Page extract
Health Checks
Diagnose engine, network, BitTorrent, disk, and configuration health from a single panel.
The desktop app ships a Health panel that aggregates cheap probes across the engine, the host system, and the saved configuration into a single colour-coded report. It is the first place to look when a download is misbehaving and you want to find out whether the problem is the network, the disk, the proxy, BitTorrent connectivity, or a stale config value.
Categories
The report is grouped into the following categories. You can request a subset (or run the slow probes) by passing options to the underlying Tauri command — see Programmatic Access below.

What to do
**1)** Can you shorten the paragraph of the health checks page that begins "The desktop app ships a Health panel" into a brief bulleted list that keeps its main facts?
**2)** Could you carry on the health checks page from the point where it stops?
The rows after this point are separate material, unrelated to the health checks page.

Extracted records
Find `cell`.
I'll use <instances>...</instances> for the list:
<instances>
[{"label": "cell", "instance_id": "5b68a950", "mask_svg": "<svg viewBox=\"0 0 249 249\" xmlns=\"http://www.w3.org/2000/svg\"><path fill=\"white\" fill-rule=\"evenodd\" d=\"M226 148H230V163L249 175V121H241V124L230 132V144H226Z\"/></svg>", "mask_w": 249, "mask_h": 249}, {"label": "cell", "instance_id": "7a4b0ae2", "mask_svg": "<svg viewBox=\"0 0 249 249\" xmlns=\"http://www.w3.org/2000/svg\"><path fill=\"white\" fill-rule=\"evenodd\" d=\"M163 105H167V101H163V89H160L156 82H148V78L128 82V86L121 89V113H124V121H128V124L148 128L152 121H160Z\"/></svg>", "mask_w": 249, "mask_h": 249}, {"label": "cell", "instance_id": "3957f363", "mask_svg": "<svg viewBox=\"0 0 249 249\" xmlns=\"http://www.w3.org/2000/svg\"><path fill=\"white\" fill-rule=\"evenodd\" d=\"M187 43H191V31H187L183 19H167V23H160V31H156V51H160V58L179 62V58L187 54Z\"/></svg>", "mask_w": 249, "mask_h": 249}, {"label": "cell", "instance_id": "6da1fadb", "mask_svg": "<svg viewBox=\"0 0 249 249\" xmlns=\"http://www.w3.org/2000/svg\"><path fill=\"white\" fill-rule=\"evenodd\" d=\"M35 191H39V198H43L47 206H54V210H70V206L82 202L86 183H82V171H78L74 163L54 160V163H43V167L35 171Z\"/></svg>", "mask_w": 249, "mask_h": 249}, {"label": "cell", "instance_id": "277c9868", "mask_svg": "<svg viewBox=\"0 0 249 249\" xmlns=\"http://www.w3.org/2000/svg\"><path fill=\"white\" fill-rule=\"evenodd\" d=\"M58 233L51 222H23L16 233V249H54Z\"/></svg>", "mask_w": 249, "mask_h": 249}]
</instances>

Outputs by task
**1)**
- The desktop app includes a Health panel.
- It combines cheap probes of the engine, host system, and saved configuration into one color-coded report.
- It is the first place to check when a download misbehaves.
- It helps show whether the cause is the network, the disk, the proxy, BitTorrent connectivity, or a stale config value.

**2)**
| Category | What it checks |
|---|---|
general | Engine running state, uptime, version |
network | Proxy reachability (slow probe), HTTP egress, DNS via cloudflare.com trace endpoint |
bittorrent | DHT readiness, UPnP / LSD / encryption flags, listen-port reachability, active tracker URLs |
disk | Download directory writability, free space, file allocation strategy |
system | Auto-launch state, "prevent sleep while downloading" toggle, OS-level sleep inhibitor activity |
config | Stale values that need an engine restart, deprecated keys, secret-but-empty fields |
logs | Log directory location, recent error tail (last 1 MiB) |
tools | Bundled helper presence: yt-dlp, ffmpeg, OS keychain |
Each individual check returns one of:
ok— Healthywarn— Working but suboptimal (e.g. UPnP disabled while you're behind NAT)fail— Broken (e.g. download dir not writable)skipped— Not run (slow probe disabled, or feature inactive)
The category status is the worst of its checks; the overall status is the worst across categories.
Suggested Fixes
Each check can carry a structured fix hint that the panel turns into a
button:
| Fix kind | Action |
|---|---|
open-preference | Jumps to a specific Preferences pane (target field) |
restart-engine | Quits and relaunches the embedded engine |
open-log-dir | Reveals the log directory in the OS file manager |
Programmatic Access
The panel calls one Tauri command:
import { invoke } from "@tauri-apps/api/core";
const report = await invoke("run_health_checks", {
// Optional: limit to a subset of categories
categories: ["network", "bittorrent"],
// Optional: enable slow probes (proxy reachability, etc.)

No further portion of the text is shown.